- TASK PROMPT -
Convert the data starting with the line that contains "What is the distance of" and going on through the line that contains "80.5 meters" into a two-column CSV with the headers text and answer. Give one row per entry, put each field in double quotes, and replace any line breaks with spaces.

- AVAILABLE DATA -

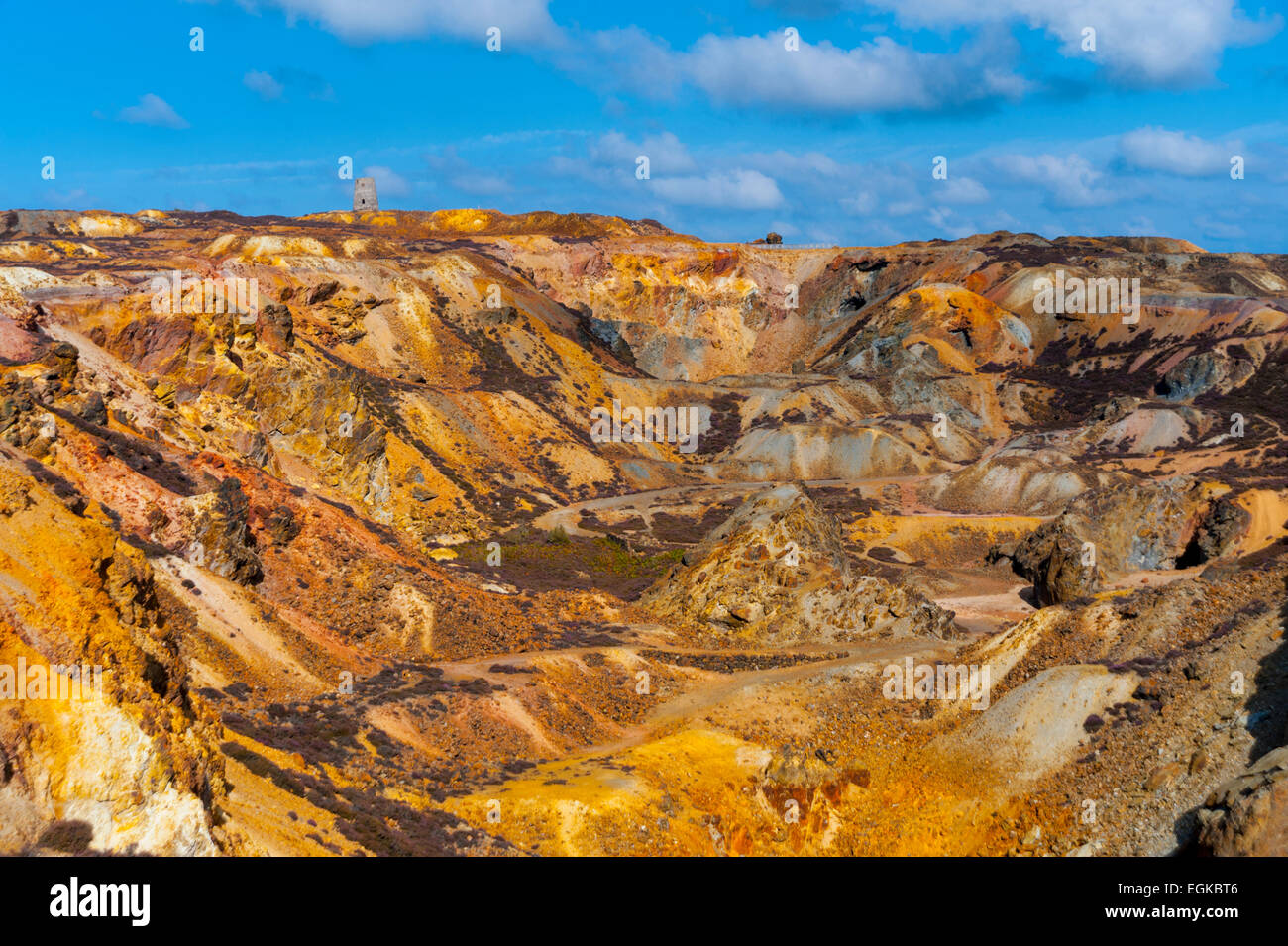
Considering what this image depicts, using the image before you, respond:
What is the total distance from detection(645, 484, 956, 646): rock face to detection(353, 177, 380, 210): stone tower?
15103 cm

...

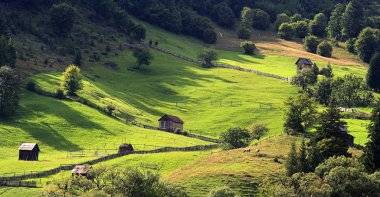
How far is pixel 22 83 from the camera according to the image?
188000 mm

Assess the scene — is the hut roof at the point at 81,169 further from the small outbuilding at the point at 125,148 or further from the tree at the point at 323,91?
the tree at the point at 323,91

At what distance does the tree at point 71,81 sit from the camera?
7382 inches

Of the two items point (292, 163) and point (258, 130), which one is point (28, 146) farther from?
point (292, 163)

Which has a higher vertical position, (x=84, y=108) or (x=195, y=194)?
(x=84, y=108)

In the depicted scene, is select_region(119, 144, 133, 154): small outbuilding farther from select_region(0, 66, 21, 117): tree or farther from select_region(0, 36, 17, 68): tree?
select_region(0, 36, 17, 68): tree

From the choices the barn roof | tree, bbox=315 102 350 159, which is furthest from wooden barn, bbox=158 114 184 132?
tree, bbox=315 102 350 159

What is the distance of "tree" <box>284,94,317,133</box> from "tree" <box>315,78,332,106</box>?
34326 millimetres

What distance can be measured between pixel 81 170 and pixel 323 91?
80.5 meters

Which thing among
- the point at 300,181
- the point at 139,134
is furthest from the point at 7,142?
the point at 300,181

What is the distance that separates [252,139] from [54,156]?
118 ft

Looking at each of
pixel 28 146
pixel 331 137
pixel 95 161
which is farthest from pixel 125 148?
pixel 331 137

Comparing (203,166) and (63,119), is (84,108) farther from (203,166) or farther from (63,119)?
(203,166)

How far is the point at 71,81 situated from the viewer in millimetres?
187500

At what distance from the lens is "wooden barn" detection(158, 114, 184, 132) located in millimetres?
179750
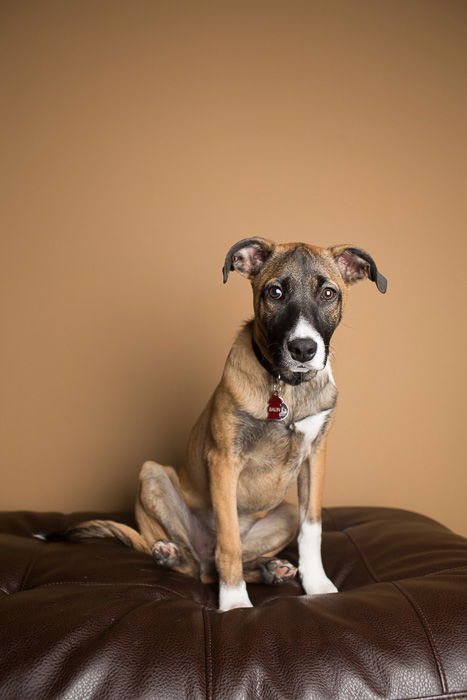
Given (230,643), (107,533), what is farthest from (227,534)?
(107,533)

- OUTPUT FOR THIS TASK -
text,answer
"What is the distance of ""tree"" <box>284,94,317,133</box> from ""tree"" <box>315,78,332,106</box>?","34326 millimetres"
"What distance can be measured between pixel 81 170 and pixel 323 91?","80.5 meters"